**Extracted text:**
........

Gunnery Sergeant (GySgt)  is the seventh enlisted rank in the United States Marine Corps, above staff sergeant and below master sergeant and first sergeant, and is a staff non-commissioned officer (SNCO). It has a pay grade of E-7.

The gunnery sergeant insignia consists of two M1 Garands centered vertically between three chevrons and two rockers.

Responsibilities

Gunnery sergeants in infantry units typically serve in the billet of "company gunnery sergeant" or as the platoon sergeant of 23–69 Marines in a reconnaissance platoon or a crew-served weapons platoon (i.e., machine guns, mortars, assault weapons/rockets, and anti-tank missiles). In artillery batteries, gunnery sergeants serve as the "battery gunnery sergeant" in the headquarters section of the firing battery's 94-member firing platoon. In tank and assault amphibian units gunnery sergeants may serve as a platoon sergeant of a 16-member platoon of four tanks or a 39-member platoon of 12 amphibious assault vehicles (AAVs), respectively. Tank and assault amphibian gunnery sergeants are also assigned as section leaders, in charge of either two tanks and 8 Marines or three AAVs and 9 Marines. Gunnery sergeants serving as platoon sergeants perform essentially the same duties as staff sergeant platoon sergeants, with the additional responsibility of supervising other staff non-commissioned officers (i.e., the gunnery/staff sergeants leading the organic sections of the platoon).

The company/battery gunnery sergeant serves as the unit's operations chief and works with the executive officer to plan and coordinate unit training and operations. In combat, as a member of the unit's command group, he/she serves as a tactical adviser to the commanding officer/battery commander regarding employment of the unit and assists in operating the command post or tactical operations center. In garrison, he/she is responsible to the company/battery commander for supervising and coordinating individual training for the enlisted members of the company or battery and may assist the company/battery first sergeant in the administration and non-tactical leadership of the unit and by supervising the property (logistics) NCO, advising the officers, mentoring subordinate ranking Marines, and performing other duties as assigned. The company/battery gunnery sergeant has been described as a "hands on disciplinarian". An approximate former equivalent in the United States Army would have been "field first sergeant".

........

**Data listing:**
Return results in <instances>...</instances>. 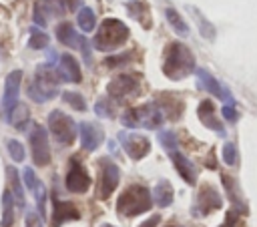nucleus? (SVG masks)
Returning <instances> with one entry per match:
<instances>
[{"instance_id": "obj_1", "label": "nucleus", "mask_w": 257, "mask_h": 227, "mask_svg": "<svg viewBox=\"0 0 257 227\" xmlns=\"http://www.w3.org/2000/svg\"><path fill=\"white\" fill-rule=\"evenodd\" d=\"M195 72V56L183 42H171L163 56V74L171 80H181Z\"/></svg>"}, {"instance_id": "obj_43", "label": "nucleus", "mask_w": 257, "mask_h": 227, "mask_svg": "<svg viewBox=\"0 0 257 227\" xmlns=\"http://www.w3.org/2000/svg\"><path fill=\"white\" fill-rule=\"evenodd\" d=\"M58 2H60L62 8L68 10V12H74V10L80 6V0H58Z\"/></svg>"}, {"instance_id": "obj_19", "label": "nucleus", "mask_w": 257, "mask_h": 227, "mask_svg": "<svg viewBox=\"0 0 257 227\" xmlns=\"http://www.w3.org/2000/svg\"><path fill=\"white\" fill-rule=\"evenodd\" d=\"M169 157H171V161H173L177 173L183 177V181L189 183V185H195V183H197V169H195L193 161H189L179 149L169 151Z\"/></svg>"}, {"instance_id": "obj_25", "label": "nucleus", "mask_w": 257, "mask_h": 227, "mask_svg": "<svg viewBox=\"0 0 257 227\" xmlns=\"http://www.w3.org/2000/svg\"><path fill=\"white\" fill-rule=\"evenodd\" d=\"M151 197L155 199V203H157L159 207H169V205L173 203V187H171V183H169L167 179L159 181V183L155 185V191L151 193Z\"/></svg>"}, {"instance_id": "obj_31", "label": "nucleus", "mask_w": 257, "mask_h": 227, "mask_svg": "<svg viewBox=\"0 0 257 227\" xmlns=\"http://www.w3.org/2000/svg\"><path fill=\"white\" fill-rule=\"evenodd\" d=\"M165 14H167V18H169V22H171V26H173V30L177 34H181V36H187L189 34V26L183 22V18H181V14H177V10L167 8Z\"/></svg>"}, {"instance_id": "obj_4", "label": "nucleus", "mask_w": 257, "mask_h": 227, "mask_svg": "<svg viewBox=\"0 0 257 227\" xmlns=\"http://www.w3.org/2000/svg\"><path fill=\"white\" fill-rule=\"evenodd\" d=\"M128 34H131L128 26L124 22H120L118 18H106V20L100 22L92 44L100 52H112L114 48H118L126 42Z\"/></svg>"}, {"instance_id": "obj_38", "label": "nucleus", "mask_w": 257, "mask_h": 227, "mask_svg": "<svg viewBox=\"0 0 257 227\" xmlns=\"http://www.w3.org/2000/svg\"><path fill=\"white\" fill-rule=\"evenodd\" d=\"M223 161L227 165H235L237 163V149L233 143H225L223 145Z\"/></svg>"}, {"instance_id": "obj_35", "label": "nucleus", "mask_w": 257, "mask_h": 227, "mask_svg": "<svg viewBox=\"0 0 257 227\" xmlns=\"http://www.w3.org/2000/svg\"><path fill=\"white\" fill-rule=\"evenodd\" d=\"M6 147H8V153H10L12 161H16V163L24 161V147H22L18 141L10 139V141H6Z\"/></svg>"}, {"instance_id": "obj_15", "label": "nucleus", "mask_w": 257, "mask_h": 227, "mask_svg": "<svg viewBox=\"0 0 257 227\" xmlns=\"http://www.w3.org/2000/svg\"><path fill=\"white\" fill-rule=\"evenodd\" d=\"M195 72H197V78H199V82H201V88H205L207 92H211L213 96H217V98H221V100H227V104L235 106V100H233L229 88H225L213 74H209V70H205V68H195Z\"/></svg>"}, {"instance_id": "obj_20", "label": "nucleus", "mask_w": 257, "mask_h": 227, "mask_svg": "<svg viewBox=\"0 0 257 227\" xmlns=\"http://www.w3.org/2000/svg\"><path fill=\"white\" fill-rule=\"evenodd\" d=\"M197 117H199V121H201L207 129L215 131L219 137L225 135L223 123L217 119V115H215V104H213L209 98H207V100H201V104H199V108H197Z\"/></svg>"}, {"instance_id": "obj_39", "label": "nucleus", "mask_w": 257, "mask_h": 227, "mask_svg": "<svg viewBox=\"0 0 257 227\" xmlns=\"http://www.w3.org/2000/svg\"><path fill=\"white\" fill-rule=\"evenodd\" d=\"M94 112H96L98 117H104V119H112V108L108 106V102H106V100H98V102L94 104Z\"/></svg>"}, {"instance_id": "obj_3", "label": "nucleus", "mask_w": 257, "mask_h": 227, "mask_svg": "<svg viewBox=\"0 0 257 227\" xmlns=\"http://www.w3.org/2000/svg\"><path fill=\"white\" fill-rule=\"evenodd\" d=\"M151 207H153L151 191L145 185H139V183L128 185L116 201V211L122 217H137V215L149 211Z\"/></svg>"}, {"instance_id": "obj_10", "label": "nucleus", "mask_w": 257, "mask_h": 227, "mask_svg": "<svg viewBox=\"0 0 257 227\" xmlns=\"http://www.w3.org/2000/svg\"><path fill=\"white\" fill-rule=\"evenodd\" d=\"M221 205H223V199H221L219 191L213 185L205 183V185H201V189L197 193V201H195V205H193L191 211L197 217H205V215L221 209Z\"/></svg>"}, {"instance_id": "obj_37", "label": "nucleus", "mask_w": 257, "mask_h": 227, "mask_svg": "<svg viewBox=\"0 0 257 227\" xmlns=\"http://www.w3.org/2000/svg\"><path fill=\"white\" fill-rule=\"evenodd\" d=\"M219 227H243L241 213H239V211H235V209H229V211H227V215H225V221H223Z\"/></svg>"}, {"instance_id": "obj_18", "label": "nucleus", "mask_w": 257, "mask_h": 227, "mask_svg": "<svg viewBox=\"0 0 257 227\" xmlns=\"http://www.w3.org/2000/svg\"><path fill=\"white\" fill-rule=\"evenodd\" d=\"M54 68H56V74L60 80H66V82H80L82 80L80 66L72 54H60L58 66H54Z\"/></svg>"}, {"instance_id": "obj_7", "label": "nucleus", "mask_w": 257, "mask_h": 227, "mask_svg": "<svg viewBox=\"0 0 257 227\" xmlns=\"http://www.w3.org/2000/svg\"><path fill=\"white\" fill-rule=\"evenodd\" d=\"M48 129L60 145H72L76 139V125L62 110H52L48 115Z\"/></svg>"}, {"instance_id": "obj_34", "label": "nucleus", "mask_w": 257, "mask_h": 227, "mask_svg": "<svg viewBox=\"0 0 257 227\" xmlns=\"http://www.w3.org/2000/svg\"><path fill=\"white\" fill-rule=\"evenodd\" d=\"M62 100L68 102V104H70L72 108H76V110H86V102H84V98H82L78 92L66 90V92H62Z\"/></svg>"}, {"instance_id": "obj_2", "label": "nucleus", "mask_w": 257, "mask_h": 227, "mask_svg": "<svg viewBox=\"0 0 257 227\" xmlns=\"http://www.w3.org/2000/svg\"><path fill=\"white\" fill-rule=\"evenodd\" d=\"M58 82H60V78L56 74V68L50 62L40 64V66H36L34 78L28 84V96L34 102H46L58 94Z\"/></svg>"}, {"instance_id": "obj_22", "label": "nucleus", "mask_w": 257, "mask_h": 227, "mask_svg": "<svg viewBox=\"0 0 257 227\" xmlns=\"http://www.w3.org/2000/svg\"><path fill=\"white\" fill-rule=\"evenodd\" d=\"M155 104L161 108L163 115L167 112L171 121H177L181 117V112H183V100L179 96H175V94H167V92L165 94H159V98H157Z\"/></svg>"}, {"instance_id": "obj_23", "label": "nucleus", "mask_w": 257, "mask_h": 227, "mask_svg": "<svg viewBox=\"0 0 257 227\" xmlns=\"http://www.w3.org/2000/svg\"><path fill=\"white\" fill-rule=\"evenodd\" d=\"M6 179H8V191L12 195V199L16 201L18 207L24 209L26 205V199H24V189H22V183H20V177H18V171L14 167H6Z\"/></svg>"}, {"instance_id": "obj_44", "label": "nucleus", "mask_w": 257, "mask_h": 227, "mask_svg": "<svg viewBox=\"0 0 257 227\" xmlns=\"http://www.w3.org/2000/svg\"><path fill=\"white\" fill-rule=\"evenodd\" d=\"M159 221H161V215H153L151 219H147L145 223H141L139 227H157L159 225Z\"/></svg>"}, {"instance_id": "obj_33", "label": "nucleus", "mask_w": 257, "mask_h": 227, "mask_svg": "<svg viewBox=\"0 0 257 227\" xmlns=\"http://www.w3.org/2000/svg\"><path fill=\"white\" fill-rule=\"evenodd\" d=\"M30 191L34 193L36 207H38V215L42 217V215H44V205H46V189H44V185H42L40 181H36V183L32 185V189H30Z\"/></svg>"}, {"instance_id": "obj_40", "label": "nucleus", "mask_w": 257, "mask_h": 227, "mask_svg": "<svg viewBox=\"0 0 257 227\" xmlns=\"http://www.w3.org/2000/svg\"><path fill=\"white\" fill-rule=\"evenodd\" d=\"M26 227H42V217L36 211L26 213Z\"/></svg>"}, {"instance_id": "obj_9", "label": "nucleus", "mask_w": 257, "mask_h": 227, "mask_svg": "<svg viewBox=\"0 0 257 227\" xmlns=\"http://www.w3.org/2000/svg\"><path fill=\"white\" fill-rule=\"evenodd\" d=\"M20 84H22V70H12L6 80H4V94H2V104H0V115L2 119L8 123V117L12 112V108L18 104V92H20Z\"/></svg>"}, {"instance_id": "obj_14", "label": "nucleus", "mask_w": 257, "mask_h": 227, "mask_svg": "<svg viewBox=\"0 0 257 227\" xmlns=\"http://www.w3.org/2000/svg\"><path fill=\"white\" fill-rule=\"evenodd\" d=\"M118 141H120L122 149L126 151V155L135 161H141L151 151V141L137 133H118Z\"/></svg>"}, {"instance_id": "obj_36", "label": "nucleus", "mask_w": 257, "mask_h": 227, "mask_svg": "<svg viewBox=\"0 0 257 227\" xmlns=\"http://www.w3.org/2000/svg\"><path fill=\"white\" fill-rule=\"evenodd\" d=\"M159 143L167 149V153L177 149V137H175V133H171V131H161V133H159Z\"/></svg>"}, {"instance_id": "obj_46", "label": "nucleus", "mask_w": 257, "mask_h": 227, "mask_svg": "<svg viewBox=\"0 0 257 227\" xmlns=\"http://www.w3.org/2000/svg\"><path fill=\"white\" fill-rule=\"evenodd\" d=\"M102 227H112V225H102Z\"/></svg>"}, {"instance_id": "obj_29", "label": "nucleus", "mask_w": 257, "mask_h": 227, "mask_svg": "<svg viewBox=\"0 0 257 227\" xmlns=\"http://www.w3.org/2000/svg\"><path fill=\"white\" fill-rule=\"evenodd\" d=\"M76 22H78V26H80L82 32H92V30H94V22H96L94 12H92L88 6L80 8V10H78V16H76Z\"/></svg>"}, {"instance_id": "obj_42", "label": "nucleus", "mask_w": 257, "mask_h": 227, "mask_svg": "<svg viewBox=\"0 0 257 227\" xmlns=\"http://www.w3.org/2000/svg\"><path fill=\"white\" fill-rule=\"evenodd\" d=\"M131 56H128V52H122V56H112V58H106L104 60V64L106 66H118L120 62H126Z\"/></svg>"}, {"instance_id": "obj_21", "label": "nucleus", "mask_w": 257, "mask_h": 227, "mask_svg": "<svg viewBox=\"0 0 257 227\" xmlns=\"http://www.w3.org/2000/svg\"><path fill=\"white\" fill-rule=\"evenodd\" d=\"M78 133H80V143H82L84 151H96V147L104 139L102 129L96 127L94 123H80L78 125Z\"/></svg>"}, {"instance_id": "obj_45", "label": "nucleus", "mask_w": 257, "mask_h": 227, "mask_svg": "<svg viewBox=\"0 0 257 227\" xmlns=\"http://www.w3.org/2000/svg\"><path fill=\"white\" fill-rule=\"evenodd\" d=\"M167 227H183V225H167Z\"/></svg>"}, {"instance_id": "obj_12", "label": "nucleus", "mask_w": 257, "mask_h": 227, "mask_svg": "<svg viewBox=\"0 0 257 227\" xmlns=\"http://www.w3.org/2000/svg\"><path fill=\"white\" fill-rule=\"evenodd\" d=\"M30 149H32V159L34 165L44 167L50 163V147H48V135L46 129L40 125H34L30 131Z\"/></svg>"}, {"instance_id": "obj_24", "label": "nucleus", "mask_w": 257, "mask_h": 227, "mask_svg": "<svg viewBox=\"0 0 257 227\" xmlns=\"http://www.w3.org/2000/svg\"><path fill=\"white\" fill-rule=\"evenodd\" d=\"M126 12H128V16H133L143 28H151L153 24H151V14H149V8H147V4H143V2H139V0H128L126 2Z\"/></svg>"}, {"instance_id": "obj_8", "label": "nucleus", "mask_w": 257, "mask_h": 227, "mask_svg": "<svg viewBox=\"0 0 257 227\" xmlns=\"http://www.w3.org/2000/svg\"><path fill=\"white\" fill-rule=\"evenodd\" d=\"M98 171H100V175H98L96 195H98V199H108L120 181V171L108 157L98 159Z\"/></svg>"}, {"instance_id": "obj_16", "label": "nucleus", "mask_w": 257, "mask_h": 227, "mask_svg": "<svg viewBox=\"0 0 257 227\" xmlns=\"http://www.w3.org/2000/svg\"><path fill=\"white\" fill-rule=\"evenodd\" d=\"M80 219V211L76 209L74 203L62 201L56 195L52 197V227H60L66 221H76Z\"/></svg>"}, {"instance_id": "obj_26", "label": "nucleus", "mask_w": 257, "mask_h": 227, "mask_svg": "<svg viewBox=\"0 0 257 227\" xmlns=\"http://www.w3.org/2000/svg\"><path fill=\"white\" fill-rule=\"evenodd\" d=\"M221 181H223V185H225V191H227V197H229V201L233 203V209L235 211H247L245 209V205H243V201H241V197L237 195V183L233 181V177L231 175H221Z\"/></svg>"}, {"instance_id": "obj_32", "label": "nucleus", "mask_w": 257, "mask_h": 227, "mask_svg": "<svg viewBox=\"0 0 257 227\" xmlns=\"http://www.w3.org/2000/svg\"><path fill=\"white\" fill-rule=\"evenodd\" d=\"M28 46L34 48V50H40V48H46L48 46V34L38 30V28H30V40H28Z\"/></svg>"}, {"instance_id": "obj_27", "label": "nucleus", "mask_w": 257, "mask_h": 227, "mask_svg": "<svg viewBox=\"0 0 257 227\" xmlns=\"http://www.w3.org/2000/svg\"><path fill=\"white\" fill-rule=\"evenodd\" d=\"M12 223H14V199H12L10 191L4 189V193H2V221H0V225L2 227H12Z\"/></svg>"}, {"instance_id": "obj_41", "label": "nucleus", "mask_w": 257, "mask_h": 227, "mask_svg": "<svg viewBox=\"0 0 257 227\" xmlns=\"http://www.w3.org/2000/svg\"><path fill=\"white\" fill-rule=\"evenodd\" d=\"M223 117H225L229 123H235V121L239 119V115H237L235 106H231V104H225V106H223Z\"/></svg>"}, {"instance_id": "obj_17", "label": "nucleus", "mask_w": 257, "mask_h": 227, "mask_svg": "<svg viewBox=\"0 0 257 227\" xmlns=\"http://www.w3.org/2000/svg\"><path fill=\"white\" fill-rule=\"evenodd\" d=\"M64 8L58 0H36L34 4V22L38 26H46L50 18H60Z\"/></svg>"}, {"instance_id": "obj_13", "label": "nucleus", "mask_w": 257, "mask_h": 227, "mask_svg": "<svg viewBox=\"0 0 257 227\" xmlns=\"http://www.w3.org/2000/svg\"><path fill=\"white\" fill-rule=\"evenodd\" d=\"M64 183H66V189L70 193H86L90 187V175L76 157H72L68 163V173H66Z\"/></svg>"}, {"instance_id": "obj_6", "label": "nucleus", "mask_w": 257, "mask_h": 227, "mask_svg": "<svg viewBox=\"0 0 257 227\" xmlns=\"http://www.w3.org/2000/svg\"><path fill=\"white\" fill-rule=\"evenodd\" d=\"M106 92L110 98L122 102L126 98H133L141 92V74H133V72H126V74H118L114 76L108 86H106Z\"/></svg>"}, {"instance_id": "obj_5", "label": "nucleus", "mask_w": 257, "mask_h": 227, "mask_svg": "<svg viewBox=\"0 0 257 227\" xmlns=\"http://www.w3.org/2000/svg\"><path fill=\"white\" fill-rule=\"evenodd\" d=\"M163 121H165V115L161 112V108L155 102H147V104L128 108L120 117V123L124 127H128V129H139V127L159 129L163 125Z\"/></svg>"}, {"instance_id": "obj_28", "label": "nucleus", "mask_w": 257, "mask_h": 227, "mask_svg": "<svg viewBox=\"0 0 257 227\" xmlns=\"http://www.w3.org/2000/svg\"><path fill=\"white\" fill-rule=\"evenodd\" d=\"M8 123L14 125L18 131H24V127L28 125V106L26 104H16L8 117Z\"/></svg>"}, {"instance_id": "obj_30", "label": "nucleus", "mask_w": 257, "mask_h": 227, "mask_svg": "<svg viewBox=\"0 0 257 227\" xmlns=\"http://www.w3.org/2000/svg\"><path fill=\"white\" fill-rule=\"evenodd\" d=\"M189 12H191V14L197 18V26L201 28V34H203L207 40H213V38H215V28H213V26L207 22V18H205V16H203V14H201V12H199L195 6H189Z\"/></svg>"}, {"instance_id": "obj_11", "label": "nucleus", "mask_w": 257, "mask_h": 227, "mask_svg": "<svg viewBox=\"0 0 257 227\" xmlns=\"http://www.w3.org/2000/svg\"><path fill=\"white\" fill-rule=\"evenodd\" d=\"M56 38H58L64 46H68V48H78V50L82 52V56H84V62H86V64H90V62H92L90 48H88V40H86L84 36H80V34L72 28V24H70V22H60V24L56 26Z\"/></svg>"}]
</instances>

........

**What this task involves:** Copy out the passage on the gunnery sergeant rank word for word, from "Gunnery Sergeant (GySgt)" up to and including "and two rockers.".

**Correct answer:**
Gunnery Sergeant (GySgt)  is the seventh enlisted rank in the United States Marine Corps, above staff sergeant and below master sergeant and first sergeant, and is a staff non-commissioned officer (SNCO). It has a pay grade of E-7.

The gunnery sergeant insignia consists of two M1 Garands centered vertically between three chevrons and two rockers.